In April, I participated for the first time in the Hannover Fair, perhaps the largest industrial technology exhibition in the world. The week-long event filled 16 halls and featured innovations in energy, automation, robotics, sensing and other topics. I was in the USA Research and Technology Pavilion, representing the Institute for Advanced Composites Manufacturing Innovation (IACMI, Knoxville, TN, US) in the National Network for Manufacturing Innovation booth. On display there was the full-scale Shelby Cobra electric vehicle which features a body 3D-printed using a carbon fiber-reinforced thermoplastic. It attracted a lot of attention because most people are unfamiliar with 3D printing items larger than a shoebox!
I did get the opportunity to walk around the show one day. I found only a few advanced composites applications or technologies on display; most notably, the use of carbon fiber components to make equipment lighter, thus able to move parts around with less inertia. However, what fascinated me most were two over-arching technological themes: The Internet of Things (IoT), and Industry 4.0 (Industrie 4.0 in Germany, where the term was coined in 2011). Although these themes are not composites specific, they will have an enormous impact on the advanced composites industry — assuming we choose to leverage the power of the tools they represent.
So what do we mean by IoT and Industry 4.0? We’re talking industrial revolutions: The first was defined by water and steam power, the second by the assembly line and electricity, and the third by robots and computers. This is the fourth. Because the terms IoT and Industry 4.0 are relatively new, definitions are fluid, but Wikipedia provides a cogent starting point: Industry 4.0 is a collective term that embraces a number of contemporary automation, data exchange and manufacturing technologies. It draws together Cyber-Physical Systems, the Internet of Things and the Internet of Services. Industry 4.0 facilitates the vision and execution of a Smart Factory. Within the modular, structured Smart Factories of Industry 4.0, Cyber-Physical Systems monitor physical processes, create a virtual copy of the physical world and make decentralized decisions. Over the Internet of Things, these Cyber-Physical Systems communicate and cooperate with each other and with humans in real time, and via the Internet of Services, both internal and cross-organizational services are offered and used by participants in the value chain.
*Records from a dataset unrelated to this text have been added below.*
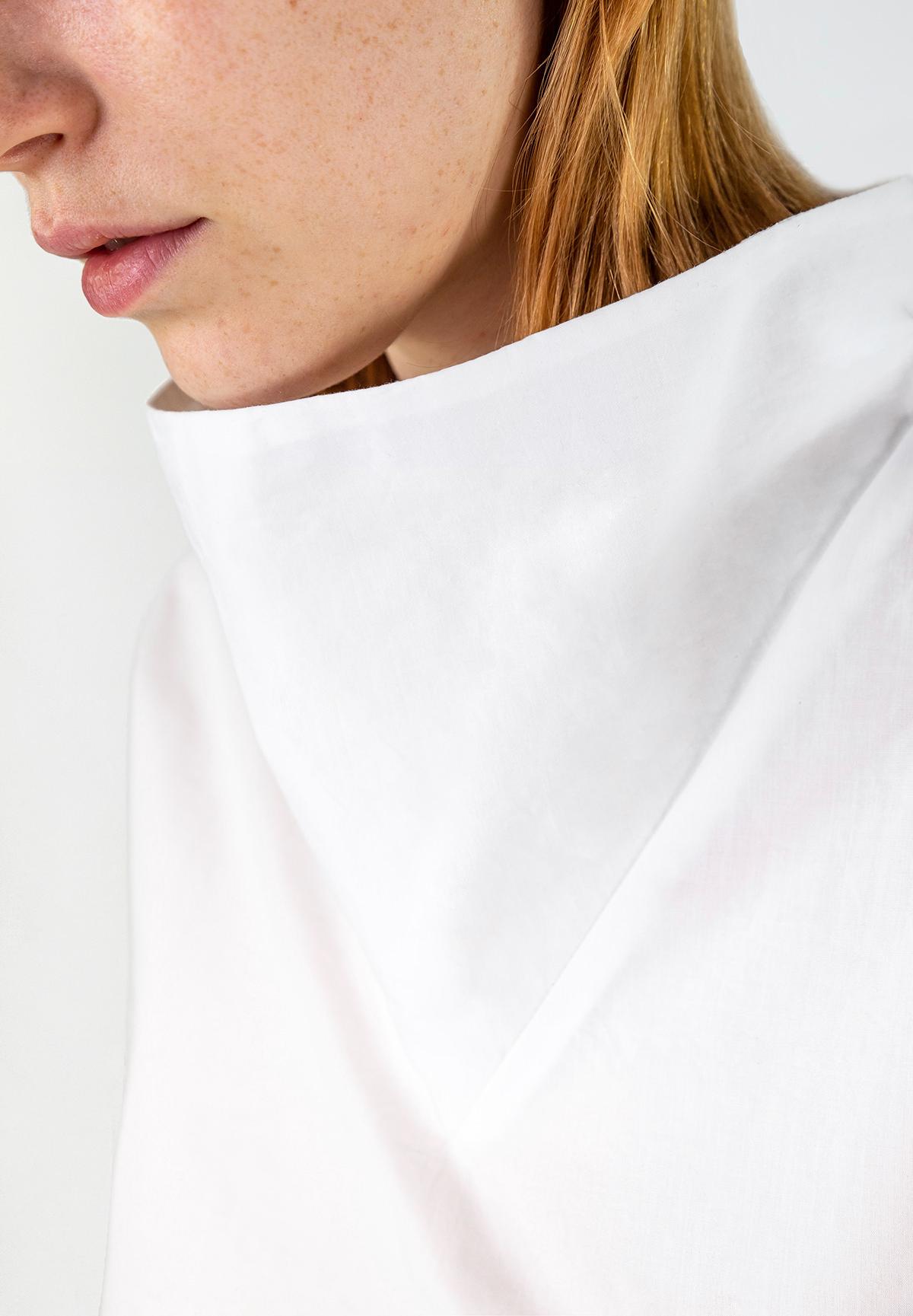 White Shirt 7362
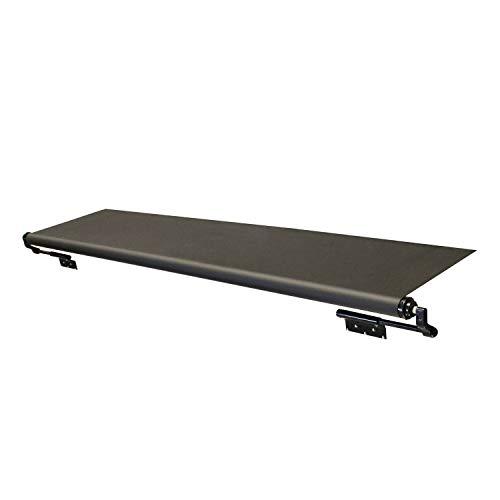Solera V000165063 Black Slide Topper Awning - 6'6' (6'1' Fabric)
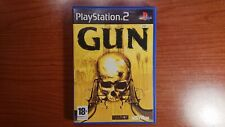 1477 Playstation 2 GUN PS2 PAL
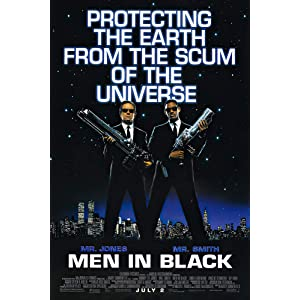 Men In Black MIB Original Movie Poster Glossy Finish MOV312 Posters USA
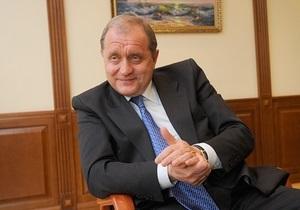 МВД Украины уменьшит сумму обязательных платежей при регистрации мопедов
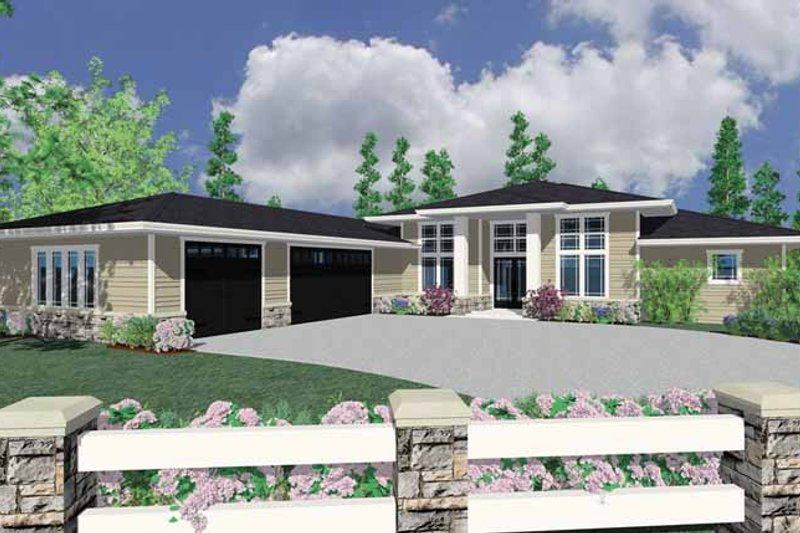 Prairie Exterior - Front Elevation Plan #509-417 - Houseplans.com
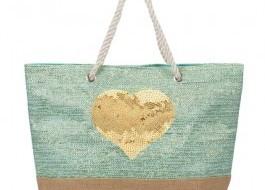 Geanta plaja cu manere tip sfoara, Golden Heart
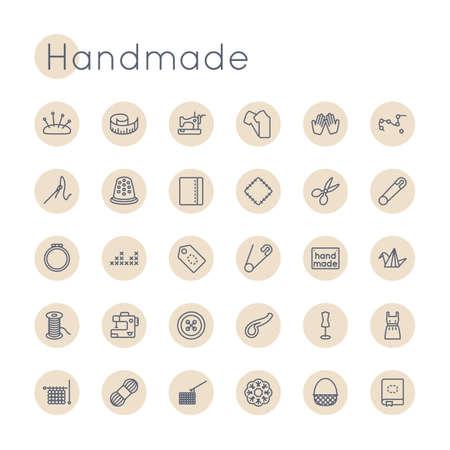 Iconos redonda hecha a mano aisladas sobre fondo blanco Ilustración de vector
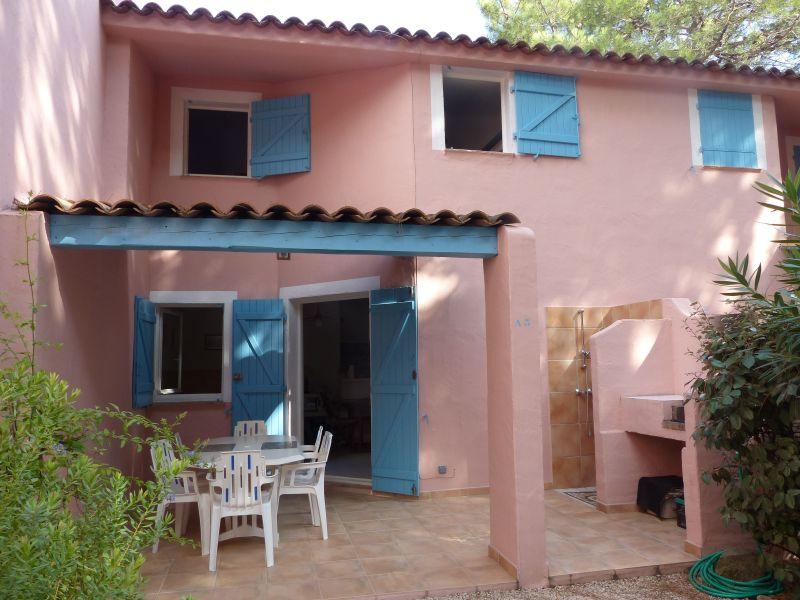 Terraço Locação Apartamentos 112588 Lecci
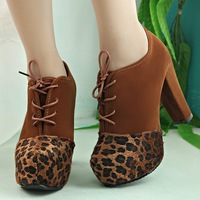 Free shipping 2013 new fashion women's ankle boots high-heeled boots for women shoes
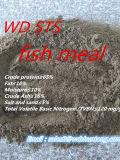 Еда рыб для цыплятины с протеином 65% 72%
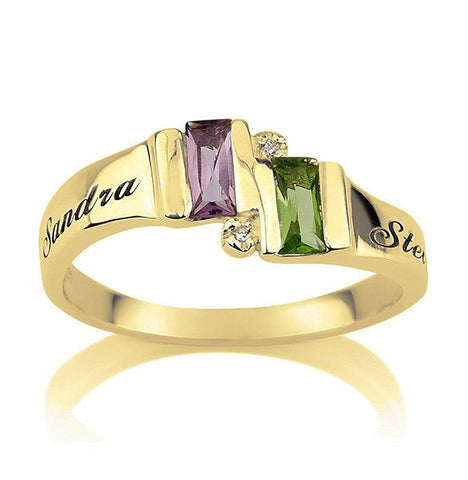 Personalised Gold over Silver Birthstone Ring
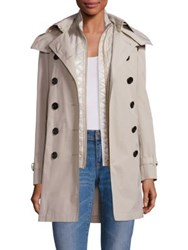 Burberry Churchdale Trench Coat And Quilted Gilet Stone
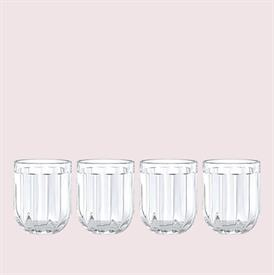 -CLEAR 4-PIECE DOUBLE OLD FASHIONED GLASS SET. 12 OZ. CAPACITY. DISHWASHER SAFE. BREAKAGE REPLACEMENT AVAILABLE.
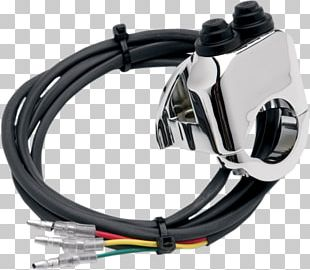 electrical cable electrical switches electrical connector wiring diagram  harley-davidson png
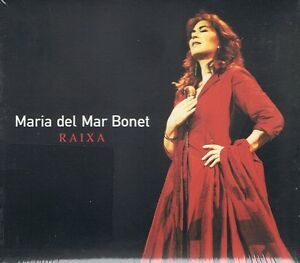 Maria-del-Mar-Bonet-raixa-CD-ALBUM-NUOVO-Madona-de-sa-Cabana-ombra-negra
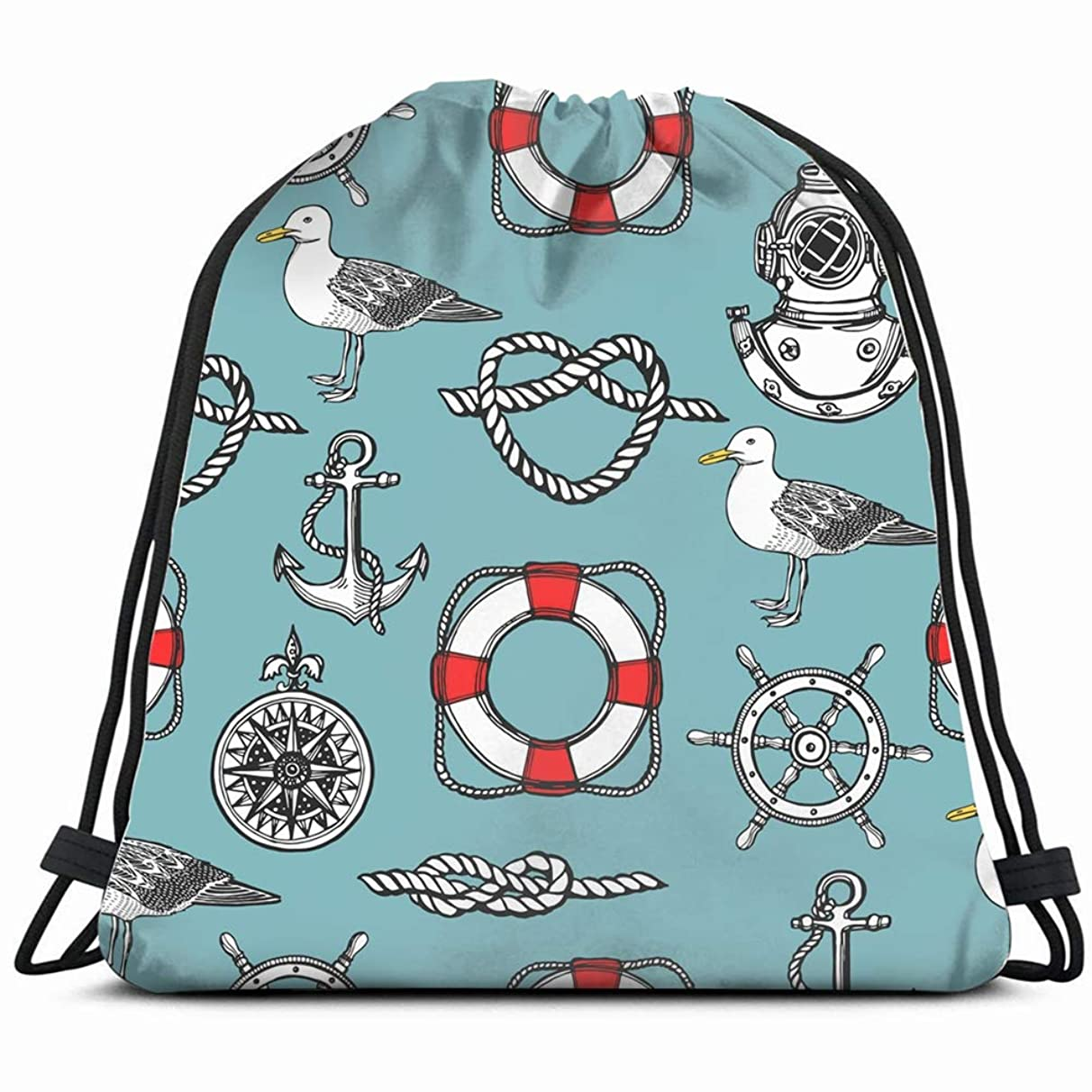 hand drawn vintage nautical Drawstring Backpack Gym Sack Lightweight Bag Water Resistant Gym Backpack for Women&Men for Sports,Travelling,Hiking,Camping,Shopping Yoga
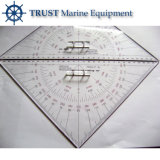 Nautical Triangles-Inoue Type 360mm (IMPA code 371007) , Naucital Equipment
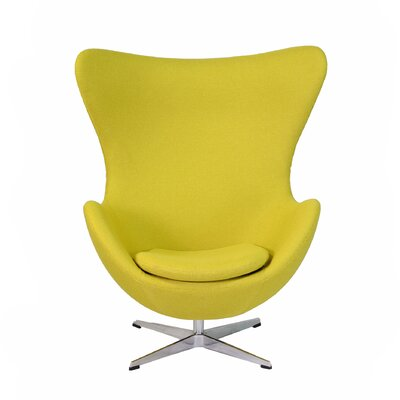 Bolero Lounge Chair Color: Yellow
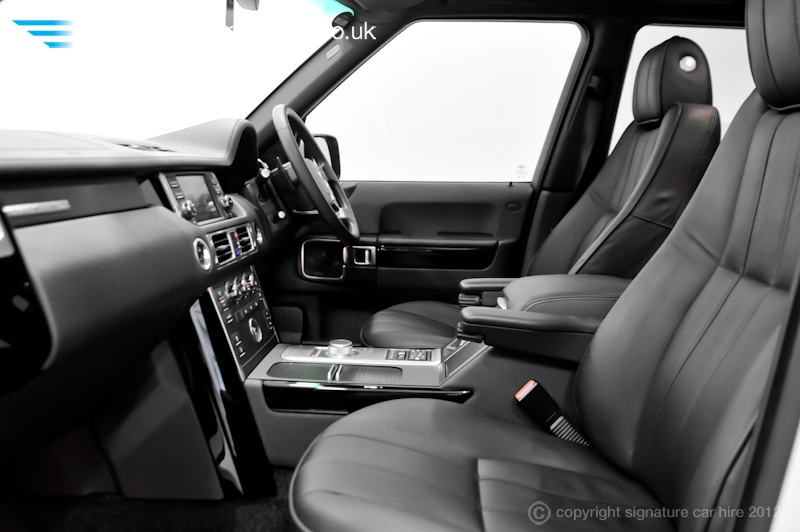 Official Pictures Of Our Range Rover Vogue 4.4 TDV8 ...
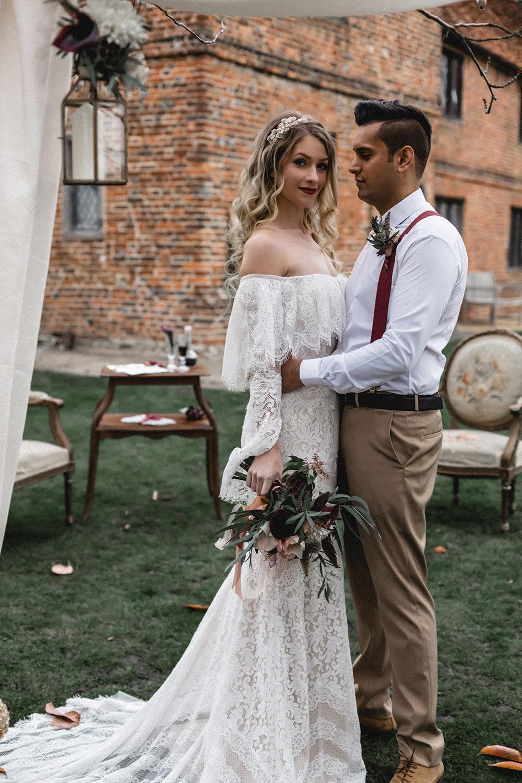Hanging Lanterns Drapes Fabric Backdrop Boho Modern Romance Wedding Ideas Masha Unwerth Photography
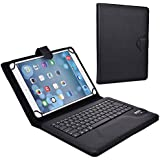 Cooper Cases (TM) Infinite Executive HP Omni 10 / HP 10 Plus / Pavilion x2 10 inch Bluetooth Keyboard Folio in Black (Pleather Cover, Built-in Stand, QWERTY Keyboard, Rechargeable Battery)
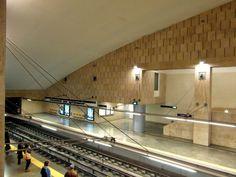 As mais incríveis Estações de Metrô do mundo - Estação Alameda em Lisboa2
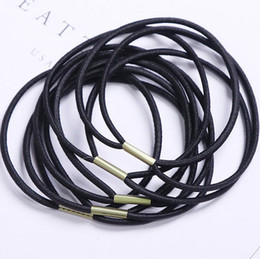 online shopping Hot sale Simple double layer rubber band loom end of the base of durable head tied FQ086 mix order pieces a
These technologies will be able to reduce the costs of traditional metallic fabrication a little, but there is a lot of opportunity for cost reduction in the world of composites. As we all know, the high cost of advanced composites is a major barrier to market penetration. For composites, smarter, faster layup and molding processes with improved quality and reliability will be able to meet required production rates in industrial and aerospace markets. Most significantly, there will be a great reduction in rework and inspection and greater consistency.
At Hannover, two halls were filled with sensors that can be connected in all kinds of ways, with wireless transmission clearly the path of the future. Accurate, miniature, and most important, increasingly cheaper, these sensors can measure angles, position, dimensions, temperatures, pressures, impedance, light, electrical resistance — almost any physical state of a material — and relay that information to a Big Data collection repository. This is largely the realm of the Internet of Things — stuff that can talk to other stuff. But data are just that — data. What we need is to transform that data into information and then, using knowledge of the physical relationships between these inputs, make decisions based on them. In real time. This is where Industry 4.0 kicks in.
So, for composites, this means we can verify immediately the fiber orientations of every ply laid by a machine and whether or not all the expected fiber tows are present. We can know the exact state of cure within a mold and if it is where we expect it to be. And we can know if the process is drifting. The software in the system makes the appropriate adjustment(s) to the process — inserting a missing tow before the next ply is laid up, or changing the mold temperature, the injection rate, the catalyst ratio, mold pressure, vacuum level or some other parameter — without human intervention. The machines are able to do this because we have developed a virtual twin of the process via simulation.
Throw in light weight, along with fast robots to move materials and parts through the process, and automatically inspect them and get them onto the next step — assembly or shipment — then you have the factory of the future. It might seem like science fiction, but it must be our path if we are to make composites the most competitive materials of the next generation.